Suster Yosephine terus mendukung Suster Juliva Motulo SMSJ, Pemimpin Komunitas SMSJ Nabire, agar membuat banyak terobosan dengan program Pendidikan Anak Usia Dini (PAUD), membantu pembiakan babi, sumber protein penting di Papua, serta menyiapkan pemuda-pemudi asli Papua yang akan dikirim ke sekolah pertanian di Jawa dan Manado.
Walau berada di tengah Kota Nabire, komunitas yang didirikan untuk menjadi pendukung misi komunitas SMSJ di pedalaman ini, nyatanya tidak betah tinggal di kota. Mereka pun merambah ke timur, menerobos sampai ke pinggiran hutan-hutan di sekitar Legari, guna menolong petani-petani miskin asal Timor yang datang karena rayuan program transmigrasi pemerintah.

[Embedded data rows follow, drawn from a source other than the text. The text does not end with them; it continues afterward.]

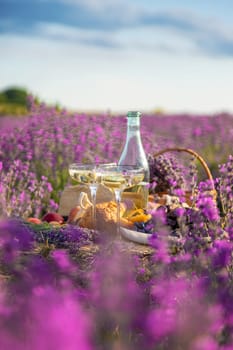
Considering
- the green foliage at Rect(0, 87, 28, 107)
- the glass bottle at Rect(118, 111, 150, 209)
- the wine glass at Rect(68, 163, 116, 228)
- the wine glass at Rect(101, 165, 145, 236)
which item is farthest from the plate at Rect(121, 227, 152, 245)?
the green foliage at Rect(0, 87, 28, 107)

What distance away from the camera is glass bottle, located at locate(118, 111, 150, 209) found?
4039 mm

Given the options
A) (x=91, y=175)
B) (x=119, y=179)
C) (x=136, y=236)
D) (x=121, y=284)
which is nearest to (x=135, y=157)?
(x=91, y=175)

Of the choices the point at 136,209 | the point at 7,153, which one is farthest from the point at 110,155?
the point at 136,209

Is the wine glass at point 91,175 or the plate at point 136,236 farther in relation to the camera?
the wine glass at point 91,175

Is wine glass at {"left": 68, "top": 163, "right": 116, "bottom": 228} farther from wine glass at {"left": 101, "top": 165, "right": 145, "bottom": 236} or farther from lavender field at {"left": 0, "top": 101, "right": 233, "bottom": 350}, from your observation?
lavender field at {"left": 0, "top": 101, "right": 233, "bottom": 350}

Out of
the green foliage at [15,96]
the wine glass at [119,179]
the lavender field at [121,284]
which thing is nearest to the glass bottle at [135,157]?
the lavender field at [121,284]

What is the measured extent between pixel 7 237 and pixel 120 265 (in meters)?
0.47

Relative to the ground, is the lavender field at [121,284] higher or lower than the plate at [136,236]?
higher

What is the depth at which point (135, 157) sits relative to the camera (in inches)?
165

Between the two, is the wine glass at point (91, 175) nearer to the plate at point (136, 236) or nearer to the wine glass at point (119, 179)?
the wine glass at point (119, 179)

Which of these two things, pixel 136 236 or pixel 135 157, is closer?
pixel 136 236

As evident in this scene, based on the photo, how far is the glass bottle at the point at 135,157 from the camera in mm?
4039

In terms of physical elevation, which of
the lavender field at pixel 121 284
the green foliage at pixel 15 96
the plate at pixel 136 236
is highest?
the green foliage at pixel 15 96

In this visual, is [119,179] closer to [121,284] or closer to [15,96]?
[121,284]
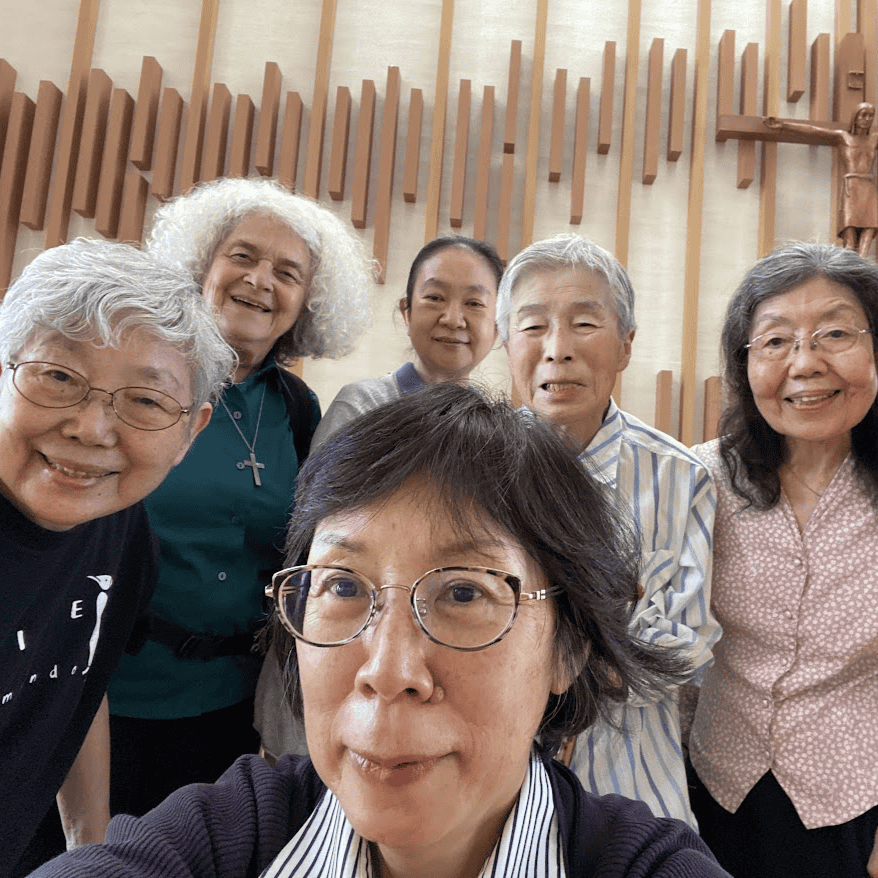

Para suster terus berkarya dengan keyakinan kuat akan penyelenggaraan Ilahi. ”Bapak pendiri memberi nasihat: Allah sudah menolong, Allah sedang menolong, dan Allah akan selalu menolong,” demikian spiritualitas SMSJ yang diyakini Suster Yosephine.
Ia terus menyemangati para suster asal Manado, Ambon, dan Toraja yang semakin perkasa. Kulit mereka yang semula putih halus berubah makin gelap dan kasar karena menjelajah alam keras medan misi Keuskupan Timika. Mereka terus menolong, di saat kebanyakan orang merasa berat untuk menolong.